═══ Input ═══

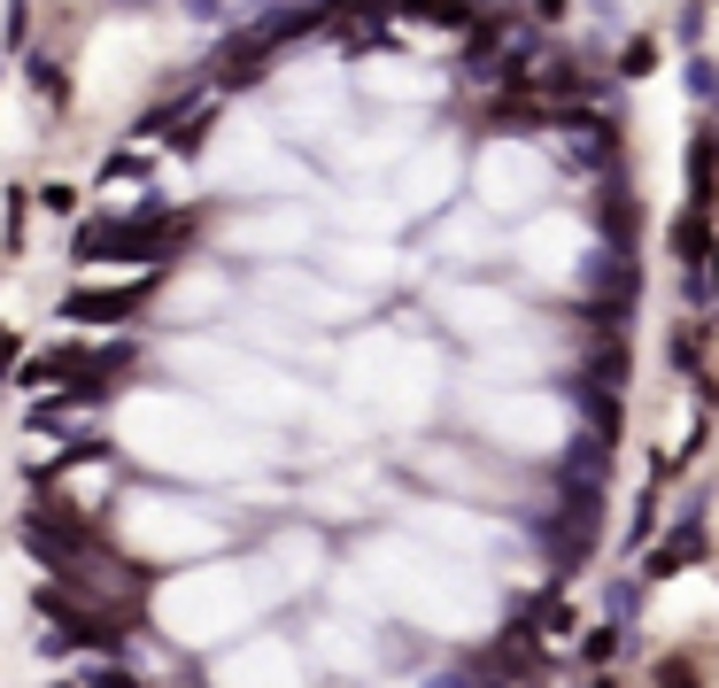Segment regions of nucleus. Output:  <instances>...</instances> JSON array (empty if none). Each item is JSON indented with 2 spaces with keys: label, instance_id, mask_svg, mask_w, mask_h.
Listing matches in <instances>:
<instances>
[{
  "label": "nucleus",
  "instance_id": "1",
  "mask_svg": "<svg viewBox=\"0 0 719 688\" xmlns=\"http://www.w3.org/2000/svg\"><path fill=\"white\" fill-rule=\"evenodd\" d=\"M179 240H186L179 217H132V225L78 232V256H163V248H179Z\"/></svg>",
  "mask_w": 719,
  "mask_h": 688
},
{
  "label": "nucleus",
  "instance_id": "3",
  "mask_svg": "<svg viewBox=\"0 0 719 688\" xmlns=\"http://www.w3.org/2000/svg\"><path fill=\"white\" fill-rule=\"evenodd\" d=\"M8 363H16V333L0 326V371H8Z\"/></svg>",
  "mask_w": 719,
  "mask_h": 688
},
{
  "label": "nucleus",
  "instance_id": "2",
  "mask_svg": "<svg viewBox=\"0 0 719 688\" xmlns=\"http://www.w3.org/2000/svg\"><path fill=\"white\" fill-rule=\"evenodd\" d=\"M140 302H148V287H117V295H70V302H62V318H70V326H124Z\"/></svg>",
  "mask_w": 719,
  "mask_h": 688
}]
</instances>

═══

## [What the task asks]
Copy out the data above verbatim, without the pictures.

## [Worked solution]
Segment regions of nucleus. Output:  <instances>...</instances> JSON array (empty if none). Each item is JSON indented with 2 spaces with keys: label, instance_id, mask_svg, mask_w, mask_h.
Listing matches in <instances>:
<instances>
[{
  "label": "nucleus",
  "instance_id": "1",
  "mask_svg": "<svg viewBox=\"0 0 719 688\" xmlns=\"http://www.w3.org/2000/svg\"><path fill=\"white\" fill-rule=\"evenodd\" d=\"M179 240H186L179 217H132V225L78 232V256H163V248H179Z\"/></svg>",
  "mask_w": 719,
  "mask_h": 688
},
{
  "label": "nucleus",
  "instance_id": "3",
  "mask_svg": "<svg viewBox=\"0 0 719 688\" xmlns=\"http://www.w3.org/2000/svg\"><path fill=\"white\" fill-rule=\"evenodd\" d=\"M8 363H16V333L0 326V371H8Z\"/></svg>",
  "mask_w": 719,
  "mask_h": 688
},
{
  "label": "nucleus",
  "instance_id": "2",
  "mask_svg": "<svg viewBox=\"0 0 719 688\" xmlns=\"http://www.w3.org/2000/svg\"><path fill=\"white\" fill-rule=\"evenodd\" d=\"M140 302H148V287H117V295H70V302H62V318H70V326H124Z\"/></svg>",
  "mask_w": 719,
  "mask_h": 688
}]
</instances>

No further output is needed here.